Gretna started shortly after the Burlington Railroad built a short line between Omaha and Ashland in the summer of 1886. Advent of the village of Gretna on this new laid rail line was the cue for the exit of the nearby trading post of Forest City, which had existed since 1856. In its day, Forest City, located 2.5 miles southwest of where Gretna now stands, was a flourishing and busy place, but it was doomed by the railroad which passed it by. The only markers that exist today to show the site of old Forest City is the cemetery (Holy Sepulchre) which is located a little to the east of what was the center of activity in the settlement and the 1886 homestead originally owned by the Schnack Family and located on Schnack Acres at 234th St. Names that were prominent in the beginnings of Forest City were the families of Adolph Schnack, William Langdon, John Thomas and John Conner.

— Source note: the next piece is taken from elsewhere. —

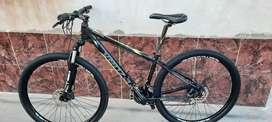 Vendo bici MTB Venzo Raptor Rodado 29, cuadro S, 24 velocidades full shimano, acera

The Lincoln Land Company, recognizing the potential of the site, surveyed and platted the town site of Gretna in 1887. The village was incorporated by July 10, 1889. The name suggests Scotland's Gretna Green, the place of origin of some of the earliest settlers.

==Geography==
According to the United States Census Bureau, the city has a total area of 7.049 sqmi, of which 6.951 sqmi is land and 0.097 sqmi is water.

==Demographics==

Historical population
| Census | Pop. | Note | %± |
| 1890 | 255 |  | — |
| 1900 | 466 |  | 82.7% |
| 1910 | 484 |  | 3.9% |
| 1920 | 491 |  | 1.4% |
| 1930 | 477 |  | −2.9% |
| 1940 | 482 |  | 1.0% |
| 1950 | 438 |  | −9.1% |
| 1960 | 745 |  | 70.1% |
| 1970 | 1,557 |  | 109.0% |
| 1980 | 1,609 |  | 3.3% |
| 1990 | 2,249 |  | 39.8% |
| 2000 | 2,355 |  | 4.7% |
| 2010 | 4,441 |  | 88.6% |
| 2020 | 5,083 |  | 14.5% |
| 2023 (est.) | 9,054 |  | 78.1% |
U.S. Decennial Census 2020 Census

===2020 census===
As of the 2020 census, Gretna had a population of 5,083. The median age was 36.9 years. 28.6% of residents were under the age of 18 and 15.1% of residents were 65 years of age or older. For every 100 females there were 92.6 males, and for every 100 females age 18 and over there were 91.5 males age 18 and over.

100.0% of residents lived in urban areas, while 0.0% lived in rural areas.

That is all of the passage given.